Hi,
We have several devices running Alloy, managed via systemd. These devices are typically powered off using a physical power button. When the button is pressed, systemd detects the event and initiates a system shutdown.
However, we’ve observed that during this shutdown sequence, Alloy is no longer able to send logs to the remote endpoint. Making us lose (somtimes crucial messages when the system is close to shutting down). My guess is that this is not an issue with alloy but rather an incorrect/missing setting in the systemd unit.
It might e.g. be possible that DNS or network connectivity is being terminated too early in the process. This behavior is reproducible using the grafana-alloy.service
unit available in the Grafana repository.
If you install Grafana bare metal then it’s controlled by systemd. Systemd will send shutdown signals to all processes, and the order of which can’t really be controlled.
You can try setting dependency (for example have alloy depends on your application therefore systemd should try to shutdown your app before alloy) and see if that helps.
We are quite certain we have a correct dependency chain.
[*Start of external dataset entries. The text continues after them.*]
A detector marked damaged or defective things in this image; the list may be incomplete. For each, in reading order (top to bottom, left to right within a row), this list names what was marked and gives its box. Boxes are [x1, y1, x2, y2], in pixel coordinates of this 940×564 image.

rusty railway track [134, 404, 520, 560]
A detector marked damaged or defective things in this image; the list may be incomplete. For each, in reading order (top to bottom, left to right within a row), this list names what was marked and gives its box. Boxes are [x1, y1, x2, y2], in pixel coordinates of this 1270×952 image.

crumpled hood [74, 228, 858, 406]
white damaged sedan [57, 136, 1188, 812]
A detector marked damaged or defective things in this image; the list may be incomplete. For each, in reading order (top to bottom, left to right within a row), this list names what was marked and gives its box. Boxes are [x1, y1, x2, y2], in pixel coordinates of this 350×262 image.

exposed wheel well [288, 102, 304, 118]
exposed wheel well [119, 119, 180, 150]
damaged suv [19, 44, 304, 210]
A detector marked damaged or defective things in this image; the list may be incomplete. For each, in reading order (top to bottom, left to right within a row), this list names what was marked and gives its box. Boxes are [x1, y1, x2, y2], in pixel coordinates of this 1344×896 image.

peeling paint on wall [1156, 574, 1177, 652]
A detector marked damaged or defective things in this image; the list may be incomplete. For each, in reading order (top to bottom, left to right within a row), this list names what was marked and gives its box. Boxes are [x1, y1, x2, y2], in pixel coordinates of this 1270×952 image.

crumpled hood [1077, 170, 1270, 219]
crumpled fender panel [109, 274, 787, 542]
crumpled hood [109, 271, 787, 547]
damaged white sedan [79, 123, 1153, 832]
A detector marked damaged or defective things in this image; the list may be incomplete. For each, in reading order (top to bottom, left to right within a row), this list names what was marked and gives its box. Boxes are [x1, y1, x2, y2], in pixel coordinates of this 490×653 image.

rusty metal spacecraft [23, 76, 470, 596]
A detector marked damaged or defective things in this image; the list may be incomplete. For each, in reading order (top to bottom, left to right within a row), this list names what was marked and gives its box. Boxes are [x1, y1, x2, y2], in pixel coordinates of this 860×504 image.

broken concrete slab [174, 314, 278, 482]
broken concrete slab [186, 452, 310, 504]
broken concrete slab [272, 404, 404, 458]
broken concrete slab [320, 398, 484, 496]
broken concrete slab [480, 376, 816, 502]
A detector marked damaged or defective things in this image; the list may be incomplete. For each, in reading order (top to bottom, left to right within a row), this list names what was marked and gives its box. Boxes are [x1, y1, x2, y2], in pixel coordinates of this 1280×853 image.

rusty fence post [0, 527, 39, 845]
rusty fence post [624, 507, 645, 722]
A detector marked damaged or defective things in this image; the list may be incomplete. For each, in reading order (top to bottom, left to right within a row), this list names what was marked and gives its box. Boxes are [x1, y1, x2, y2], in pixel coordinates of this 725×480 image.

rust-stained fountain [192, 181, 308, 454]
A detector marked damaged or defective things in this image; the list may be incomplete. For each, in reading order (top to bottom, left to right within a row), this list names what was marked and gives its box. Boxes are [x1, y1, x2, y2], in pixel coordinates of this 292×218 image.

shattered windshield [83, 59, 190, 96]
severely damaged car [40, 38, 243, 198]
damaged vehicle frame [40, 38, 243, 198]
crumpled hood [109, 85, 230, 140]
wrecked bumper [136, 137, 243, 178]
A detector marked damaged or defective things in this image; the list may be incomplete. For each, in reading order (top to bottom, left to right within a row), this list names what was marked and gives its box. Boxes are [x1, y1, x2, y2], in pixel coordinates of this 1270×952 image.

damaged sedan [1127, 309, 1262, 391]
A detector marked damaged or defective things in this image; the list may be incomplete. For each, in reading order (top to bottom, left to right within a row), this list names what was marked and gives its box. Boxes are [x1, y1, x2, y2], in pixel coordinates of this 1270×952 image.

But it looks like e.g. dns is already not available anymore, while alloy still wants to send out logs.
You can test that hypothesis pretty easily by using IP instead of hostname in your alloy configuration and see if it sends all the logs you want during shutdown. If so, you can then perhaps consider adding your DNS service (resolved or whatever DNS resolver service you use) to your app and alloy’s dependency chain.
We’re using grafana cloud. It seems like this is load balanced and it’s not happy if I specifically pass it via ip? Or is this incorrect?
We also added dns-resolver as a dependency and that didn’t help either. We did however see some dns resolution errors in alloy.
Oh, if you are using Grafana Cloud IP probably won’t work.
Try adding one of the static IP to the host file with the same DNS name, that should bypass DNS resolution. See if that fixes it. If that does then you probably have dependencies elsewhere that you need to address. I still think this is rather unreliable, and it might be a good idea to look for other potential solutions.
After some more investigation, it seems like NetworkManager already starts shutting down the interface before alloy is done sending it’s last batch.. Not sure how I can prevent that from happening.
In general trying to anticipate shutdown behavior is not ideal. But you could add NetworkManager to your dependency.